What on the one hand is an advantage in the course of using the products, also enjoyed by customers, becomes a major challenge at the recycling stage. Therefore, building on the observations from the first stage of the research work, we have decided to extend our collaboration with Use Waste and start researching the recovery of yarn from fabric blends. We are convinced that such technology will fill a market gap by increasing access to textile-to-textile recycled raw materials. Ultimately, this will allow us to close the textile cycle and reduce the use of primary raw materials, thus supporting the implementation of eco-design principles – says Ewa Janczukowicz-Cichosz.

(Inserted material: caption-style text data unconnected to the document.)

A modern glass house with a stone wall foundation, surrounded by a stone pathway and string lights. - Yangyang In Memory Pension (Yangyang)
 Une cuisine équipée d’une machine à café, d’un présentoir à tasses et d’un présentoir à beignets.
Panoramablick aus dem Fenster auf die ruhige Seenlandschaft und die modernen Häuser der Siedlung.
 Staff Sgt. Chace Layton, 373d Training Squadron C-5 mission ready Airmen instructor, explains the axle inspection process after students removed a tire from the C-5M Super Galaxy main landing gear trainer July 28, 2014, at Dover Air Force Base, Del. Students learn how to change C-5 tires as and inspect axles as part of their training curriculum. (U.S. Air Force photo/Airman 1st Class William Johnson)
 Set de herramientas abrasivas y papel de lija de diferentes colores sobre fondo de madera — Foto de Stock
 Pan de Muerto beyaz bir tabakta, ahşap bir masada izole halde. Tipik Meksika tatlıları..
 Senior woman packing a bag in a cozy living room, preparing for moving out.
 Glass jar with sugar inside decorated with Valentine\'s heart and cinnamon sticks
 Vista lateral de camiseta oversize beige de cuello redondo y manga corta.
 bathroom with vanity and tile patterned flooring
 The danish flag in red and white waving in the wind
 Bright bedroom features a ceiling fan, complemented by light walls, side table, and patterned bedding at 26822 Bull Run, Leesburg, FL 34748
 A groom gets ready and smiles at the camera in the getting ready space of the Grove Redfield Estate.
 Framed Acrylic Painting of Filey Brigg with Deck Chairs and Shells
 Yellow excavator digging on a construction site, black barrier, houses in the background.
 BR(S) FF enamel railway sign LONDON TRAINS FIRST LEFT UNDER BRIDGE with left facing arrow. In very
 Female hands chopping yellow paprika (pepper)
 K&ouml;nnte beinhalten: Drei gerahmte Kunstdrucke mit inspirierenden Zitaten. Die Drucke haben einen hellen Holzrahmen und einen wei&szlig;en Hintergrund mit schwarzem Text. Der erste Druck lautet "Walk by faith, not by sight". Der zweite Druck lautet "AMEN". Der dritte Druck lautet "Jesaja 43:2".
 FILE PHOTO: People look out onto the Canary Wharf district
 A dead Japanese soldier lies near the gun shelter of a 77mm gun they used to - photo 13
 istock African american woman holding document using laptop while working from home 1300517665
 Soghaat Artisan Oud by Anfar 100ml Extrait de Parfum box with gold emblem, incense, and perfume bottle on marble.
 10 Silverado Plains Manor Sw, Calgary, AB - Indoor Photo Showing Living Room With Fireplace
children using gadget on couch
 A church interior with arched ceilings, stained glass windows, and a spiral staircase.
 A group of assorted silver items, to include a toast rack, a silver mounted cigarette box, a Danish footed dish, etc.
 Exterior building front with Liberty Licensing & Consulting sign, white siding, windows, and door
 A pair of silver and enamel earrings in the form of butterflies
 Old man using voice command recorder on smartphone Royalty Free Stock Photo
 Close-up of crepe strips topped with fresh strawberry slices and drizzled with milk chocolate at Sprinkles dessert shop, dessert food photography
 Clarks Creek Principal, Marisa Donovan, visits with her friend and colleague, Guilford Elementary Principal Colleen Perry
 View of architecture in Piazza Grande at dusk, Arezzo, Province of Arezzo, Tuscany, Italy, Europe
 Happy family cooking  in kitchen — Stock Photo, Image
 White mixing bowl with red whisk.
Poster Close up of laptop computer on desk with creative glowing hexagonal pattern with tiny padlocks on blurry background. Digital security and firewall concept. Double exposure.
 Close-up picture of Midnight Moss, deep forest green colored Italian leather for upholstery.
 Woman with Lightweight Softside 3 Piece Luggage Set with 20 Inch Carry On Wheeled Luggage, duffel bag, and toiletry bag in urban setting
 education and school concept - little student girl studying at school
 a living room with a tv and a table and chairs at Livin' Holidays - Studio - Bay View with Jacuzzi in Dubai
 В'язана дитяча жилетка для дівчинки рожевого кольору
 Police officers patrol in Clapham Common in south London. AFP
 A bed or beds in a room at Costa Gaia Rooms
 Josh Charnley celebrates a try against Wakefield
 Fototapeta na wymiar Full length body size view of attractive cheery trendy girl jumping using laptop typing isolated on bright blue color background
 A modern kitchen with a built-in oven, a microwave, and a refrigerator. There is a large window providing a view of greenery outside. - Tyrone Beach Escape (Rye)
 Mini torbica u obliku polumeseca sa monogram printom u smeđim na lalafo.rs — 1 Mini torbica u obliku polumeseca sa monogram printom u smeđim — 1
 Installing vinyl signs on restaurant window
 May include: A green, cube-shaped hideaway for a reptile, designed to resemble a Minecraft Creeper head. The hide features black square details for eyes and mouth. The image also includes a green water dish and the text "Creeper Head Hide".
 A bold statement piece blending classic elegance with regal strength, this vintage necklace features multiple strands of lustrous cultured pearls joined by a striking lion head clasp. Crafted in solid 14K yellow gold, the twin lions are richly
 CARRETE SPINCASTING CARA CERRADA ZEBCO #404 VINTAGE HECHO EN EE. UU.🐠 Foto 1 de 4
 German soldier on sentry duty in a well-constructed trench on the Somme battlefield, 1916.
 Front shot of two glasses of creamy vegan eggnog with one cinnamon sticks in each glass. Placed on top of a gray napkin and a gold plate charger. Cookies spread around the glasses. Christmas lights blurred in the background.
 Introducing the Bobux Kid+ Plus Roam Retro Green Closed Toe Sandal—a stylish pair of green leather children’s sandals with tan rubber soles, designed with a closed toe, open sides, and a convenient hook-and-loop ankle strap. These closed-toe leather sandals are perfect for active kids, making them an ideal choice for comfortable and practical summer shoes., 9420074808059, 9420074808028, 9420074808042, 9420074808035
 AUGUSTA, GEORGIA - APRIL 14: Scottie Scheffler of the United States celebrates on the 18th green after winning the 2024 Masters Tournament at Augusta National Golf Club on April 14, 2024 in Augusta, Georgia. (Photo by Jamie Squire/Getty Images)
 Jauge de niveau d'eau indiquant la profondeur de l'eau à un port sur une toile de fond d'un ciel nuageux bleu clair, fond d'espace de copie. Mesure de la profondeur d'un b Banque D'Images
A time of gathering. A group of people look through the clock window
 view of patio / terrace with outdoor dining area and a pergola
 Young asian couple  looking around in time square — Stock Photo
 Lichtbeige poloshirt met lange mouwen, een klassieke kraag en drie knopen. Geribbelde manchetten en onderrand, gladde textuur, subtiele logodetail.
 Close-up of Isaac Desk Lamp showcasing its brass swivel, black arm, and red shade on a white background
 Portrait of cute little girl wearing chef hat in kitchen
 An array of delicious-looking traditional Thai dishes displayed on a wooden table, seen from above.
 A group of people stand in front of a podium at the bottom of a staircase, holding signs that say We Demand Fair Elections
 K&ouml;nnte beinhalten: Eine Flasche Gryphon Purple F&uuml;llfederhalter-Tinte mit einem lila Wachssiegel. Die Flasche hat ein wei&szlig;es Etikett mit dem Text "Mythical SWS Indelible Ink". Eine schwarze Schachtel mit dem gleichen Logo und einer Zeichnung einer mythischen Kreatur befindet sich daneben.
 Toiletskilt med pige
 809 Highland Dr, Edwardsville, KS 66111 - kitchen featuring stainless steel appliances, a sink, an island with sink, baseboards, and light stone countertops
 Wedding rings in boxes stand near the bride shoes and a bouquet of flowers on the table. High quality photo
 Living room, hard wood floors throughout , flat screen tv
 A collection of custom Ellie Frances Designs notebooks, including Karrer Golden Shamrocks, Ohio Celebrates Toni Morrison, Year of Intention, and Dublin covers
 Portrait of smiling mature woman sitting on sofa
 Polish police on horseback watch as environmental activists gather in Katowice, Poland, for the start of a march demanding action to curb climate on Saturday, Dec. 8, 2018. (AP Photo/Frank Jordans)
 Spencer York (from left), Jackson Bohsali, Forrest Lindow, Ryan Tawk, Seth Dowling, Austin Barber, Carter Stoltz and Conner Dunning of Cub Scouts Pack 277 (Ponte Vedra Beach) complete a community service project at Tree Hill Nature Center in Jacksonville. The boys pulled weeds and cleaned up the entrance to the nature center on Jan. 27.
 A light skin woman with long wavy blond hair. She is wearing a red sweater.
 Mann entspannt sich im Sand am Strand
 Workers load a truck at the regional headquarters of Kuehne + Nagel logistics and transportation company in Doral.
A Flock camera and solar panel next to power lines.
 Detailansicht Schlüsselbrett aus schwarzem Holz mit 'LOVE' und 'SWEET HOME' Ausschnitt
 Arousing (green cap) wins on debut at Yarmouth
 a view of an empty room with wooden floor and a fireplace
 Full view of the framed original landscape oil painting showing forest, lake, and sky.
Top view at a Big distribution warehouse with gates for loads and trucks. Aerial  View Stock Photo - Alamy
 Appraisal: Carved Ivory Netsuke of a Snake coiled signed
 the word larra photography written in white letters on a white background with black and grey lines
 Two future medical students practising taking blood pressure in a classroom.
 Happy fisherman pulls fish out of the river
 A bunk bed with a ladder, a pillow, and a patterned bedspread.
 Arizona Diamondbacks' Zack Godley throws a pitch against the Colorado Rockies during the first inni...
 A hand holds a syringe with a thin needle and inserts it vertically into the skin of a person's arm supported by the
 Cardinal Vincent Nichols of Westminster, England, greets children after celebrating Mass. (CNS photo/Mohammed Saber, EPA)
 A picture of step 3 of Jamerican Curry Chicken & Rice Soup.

The development of the project carried out by LPP in cooperation with Use Waste is an opportunity to develop and then introduce on a commercial scale an effective method of recycling not only mixed materials containing, for example, a combination of polyester with cotton, wool, polyamide, elastane or viscose. It is also a response to the need to manage the heterogeneous fractions arising from the recycling of mono-material fabrics made of polyester, such as thread.

As part of the first stage of the project, completed in 2023, we developed a proprietary concept for the selective depolymerisation of polyester fabric. This way, we obtained a full-weight polyester yarn of non-degraded quality. It was created from raw materials obtained by recycling fabrics whose purity is higher than those commonly used in industrial polyester production, and these raw materials will ultimately be used to produce the new yarn. Our aim now is to develop an improved technology that allows the selective separation of individual fractions from fabric blends. In order for each of these fractions to be reused as a resource, however, it is important that the fibres obtained as part of the process are of the best possible quality for reuse in the spinning and weaving process. This is a challenge, but preliminary analyses show us that we have the potential to successfully face it – emphasizes Adam Handerek, director, Use Waste.

Laboratory research into transforming textile waste into new, wholesome yarn opens the way for the production of textiles from recycled raw materials. On the other hand, it is a huge challenge for the textile industry.

On the one hand, the implementation of an innovative yet scalable technology has the potential to contribute to the reduction of clothing waste. On the other hand, however, it requires close cooperation between all players in this market, the development of national know-how and the commitment of significant investment. At LPP, we are convinced that the first step is important. We hope that soon, thanks to the cooperation and financial support of other partners, we will be able to tap into the success achieved in the comfort of the labs of Polish scientists in a pilot production process on a large scale – adds Ewa Janczukowicz-Cichosz.


LPP is a Polish family business and one of the fastest growing clothing companies in the region of Central Europe. For 30 years, it has been successfully operating in Poland and abroad, offering its collections in such prestigious capitals as London, Helsinki or Tel Aviv. LPP manages five fashion brands: Reserved, Cropp, House, Mohito, and Sinsay, whose offer is available today in stationary and online stores in nearly 40 markets worldwide. The company has a chain of over 2200 stores with the total area of nearly 2 million m2 and distributes clothing and accessories to 3 continents every year. LPP also plays an important role as it employs 43 thousand people in its offices and sales structures in Poland, Europe, Asia, and Africa. The company is listed on the Warsaw Stock Exchange in the WIG20 index and belongs to the prestigious MSCI Poland index.